[Saved data entries]
* * * * *
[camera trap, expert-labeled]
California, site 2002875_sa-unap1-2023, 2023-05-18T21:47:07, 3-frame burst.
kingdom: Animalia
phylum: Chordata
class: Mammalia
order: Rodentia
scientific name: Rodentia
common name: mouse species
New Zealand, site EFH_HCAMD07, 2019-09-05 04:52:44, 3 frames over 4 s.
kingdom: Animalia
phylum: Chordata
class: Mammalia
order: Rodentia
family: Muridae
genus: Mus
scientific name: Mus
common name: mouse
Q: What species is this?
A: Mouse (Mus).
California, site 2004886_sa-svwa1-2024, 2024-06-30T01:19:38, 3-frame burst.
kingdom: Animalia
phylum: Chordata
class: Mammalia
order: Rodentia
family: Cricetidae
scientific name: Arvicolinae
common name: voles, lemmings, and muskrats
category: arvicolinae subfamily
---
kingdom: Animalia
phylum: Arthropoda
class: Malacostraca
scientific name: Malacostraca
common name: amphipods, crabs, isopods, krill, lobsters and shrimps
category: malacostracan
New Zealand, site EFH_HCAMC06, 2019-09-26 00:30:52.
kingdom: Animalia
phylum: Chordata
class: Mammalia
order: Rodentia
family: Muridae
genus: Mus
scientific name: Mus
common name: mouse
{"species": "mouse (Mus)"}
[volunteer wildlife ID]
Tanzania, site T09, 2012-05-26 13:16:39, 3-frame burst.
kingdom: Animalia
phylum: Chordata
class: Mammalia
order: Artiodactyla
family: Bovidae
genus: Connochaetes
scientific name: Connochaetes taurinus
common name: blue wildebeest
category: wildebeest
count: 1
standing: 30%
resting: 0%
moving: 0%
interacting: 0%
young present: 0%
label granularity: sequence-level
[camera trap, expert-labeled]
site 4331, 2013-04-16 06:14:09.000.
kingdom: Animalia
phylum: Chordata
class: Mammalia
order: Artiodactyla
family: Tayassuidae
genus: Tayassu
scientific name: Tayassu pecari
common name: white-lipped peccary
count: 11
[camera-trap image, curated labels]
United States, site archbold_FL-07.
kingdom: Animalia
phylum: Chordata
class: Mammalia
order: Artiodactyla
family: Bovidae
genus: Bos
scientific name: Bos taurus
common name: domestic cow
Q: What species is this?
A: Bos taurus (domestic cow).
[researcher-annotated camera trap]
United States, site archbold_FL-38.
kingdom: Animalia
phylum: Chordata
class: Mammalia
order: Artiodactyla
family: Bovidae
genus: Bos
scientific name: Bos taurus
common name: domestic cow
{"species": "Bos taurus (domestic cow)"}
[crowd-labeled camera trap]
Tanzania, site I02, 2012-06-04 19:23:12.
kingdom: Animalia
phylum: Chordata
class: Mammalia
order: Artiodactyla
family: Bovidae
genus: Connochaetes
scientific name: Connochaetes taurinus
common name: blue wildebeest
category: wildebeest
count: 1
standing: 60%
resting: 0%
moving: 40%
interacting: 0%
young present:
* * * * *
▶ _What to do_: Write the entries out again, exactly and completely.

▶ _Worked solution_:
[camera trap, expert-labeled]
California, site 2002875_sa-unap1-2023, 2023-05-18T21:47:07, 3-frame burst.
kingdom: Animalia
phylum: Chordata
class: Mammalia
order: Rodentia
scientific name: Rodentia
common name: mouse species
New Zealand, site EFH_HCAMD07, 2019-09-05 04:52:44, 3 frames over 4 s.
kingdom: Animalia
phylum: Chordata
class: Mammalia
order: Rodentia
family: Muridae
genus: Mus
scientific name: Mus
common name: mouse
Q: What species is this?
A: Mouse (Mus).
California, site 2004886_sa-svwa1-2024, 2024-06-30T01:19:38, 3-frame burst.
kingdom: Animalia
phylum: Chordata
class: Mammalia
order: Rodentia
family: Cricetidae
scientific name: Arvicolinae
common name: voles, lemmings, and muskrats
category: arvicolinae subfamily
---
kingdom: Animalia
phylum: Arthropoda
class: Malacostraca
scientific name: Malacostraca
common name: amphipods, crabs, isopods, krill, lobsters and shrimps
category: malacostracan
New Zealand, site EFH_HCAMC06, 2019-09-26 00:30:52.
kingdom: Animalia
phylum: Chordata
class: Mammalia
order: Rodentia
family: Muridae
genus: Mus
scientific name: Mus
common name: mouse
{"species": "mouse (Mus)"}
[volunteer wildlife ID]
Tanzania, site T09, 2012-05-26 13:16:39, 3-frame burst.
kingdom: Animalia
phylum: Chordata
class: Mammalia
order: Artiodactyla
family: Bovidae
genus: Connochaetes
scientific name: Connochaetes taurinus
common name: blue wildebeest
category: wildebeest
count: 1
standing: 30%
resting: 0%
moving: 0%
interacting: 0%
young present: 0%
label granularity: sequence-level
[camera trap, expert-labeled]
site 4331, 2013-04-16 06:14:09.000.
kingdom: Animalia
phylum: Chordata
class: Mammalia
order: Artiodactyla
family: Tayassuidae
genus: Tayassu
scientific name: Tayassu pecari
common name: white-lipped peccary
count: 11
[camera-trap image, curated labels]
United States, site archbold_FL-07.
kingdom: Animalia
phylum: Chordata
class: Mammalia
order: Artiodactyla
family: Bovidae
genus: Bos
scientific name: Bos taurus
common name: domestic cow
Q: What species is this?
A: Bos taurus (domestic cow).
[researcher-annotated camera trap]
United States, site archbold_FL-38.
kingdom: Animalia
phylum: Chordata
class: Mammalia
order: Artiodactyla
family: Bovidae
genus: Bos
scientific name: Bos taurus
common name: domestic cow
{"species": "Bos taurus (domestic cow)"}
[crowd-labeled camera trap]
Tanzania, site I02, 2012-06-04 19:23:12.
kingdom: Animalia
phylum: Chordata
class: Mammalia
order: Artiodactyla
family: Bovidae
genus: Connochaetes
scientific name: Connochaetes taurinus
common name: blue wildebeest
category: wildebeest
count: 1
standing: 60%
resting: 0%
moving: 40%
interacting: 0%
young present:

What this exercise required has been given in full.